Dans l’obscurité humide d’une cellule surpeuplée de la prison urbaine de Butembo, un homme s’est éteint dans l’indifférence générale. Le lundi 3 novembre 2025, un détenu en attente de jugement a succombé à une crise d’anémie, selon les sources pénitentiaires. Son nom restera peut-être inconnu, mais sa mort révèle une réalité bien plus sombre : celle des conditions carcérales au Nord-Kivu qui transforment les prisons en mouroirs.
« L’infirmerie était vide, sans médicaments, sans équipements. Nous avons regardé impuissants son état se dégrader », confie sous anonymat un gardien de la prison. Comment en est-on arrivé à cette situation où des vies humaines s’éteignent dans l’indifférence la plus totale ? La réponse se trouve dans le délabrement avancé du système pénitentiaire congolais, particulièrement dans cette région en proie à des conflits récurrents.

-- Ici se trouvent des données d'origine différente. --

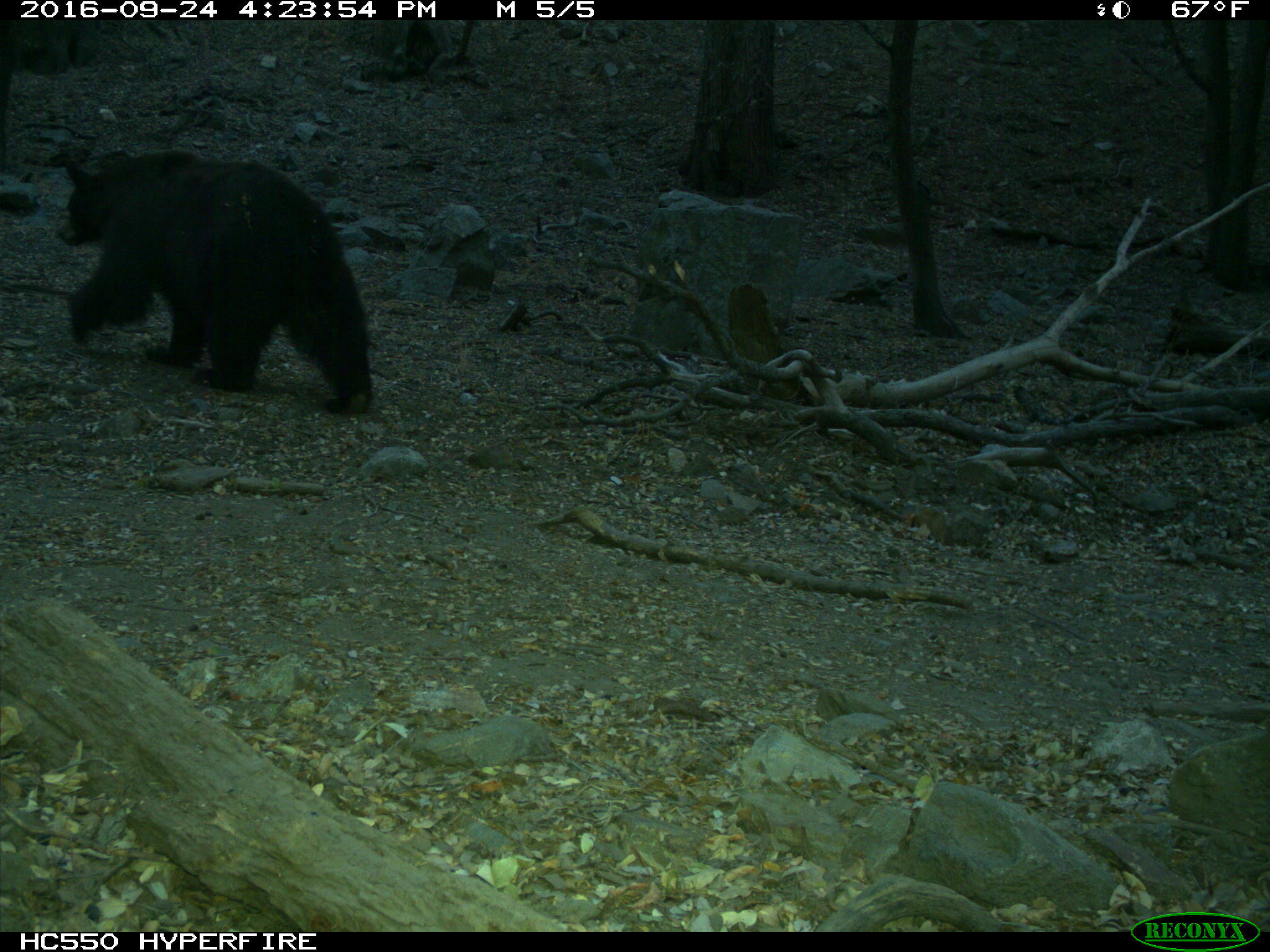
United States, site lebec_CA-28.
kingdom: Animalia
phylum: Chordata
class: Mammalia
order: Carnivora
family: Ursidae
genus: Ursus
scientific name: Ursus americanus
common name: american black bear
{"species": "Ursus americanus (american black bear)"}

Le drame de ce détenu préventif n’est malheureusement pas un cas isolé. Depuis deux ans, les prisons urbaines de Butembo et de Beni enregistrent régulièrement des décès similaires. Des hommes, souvent innocents jusqu’à preuve du contraire, voient leur santé se détériorer rapidement dans des cellules insalubres, sans accès aux soins médicaux de base et sans nourriture suffisante.
La situation humanitaire dans les prisons de la RDC atteint des niveaux critiques. Comment expliquer qu’en 2025, des établissements pénitentiaires manquent de l’essentiel ? Les témoignages recueillis auprès d’anciens détenus dressent un tableau alarmant : surpopulation carcérale, malnutrition endémique, absence de soins médicaux et promiscuité favorisant la propagation des maladies.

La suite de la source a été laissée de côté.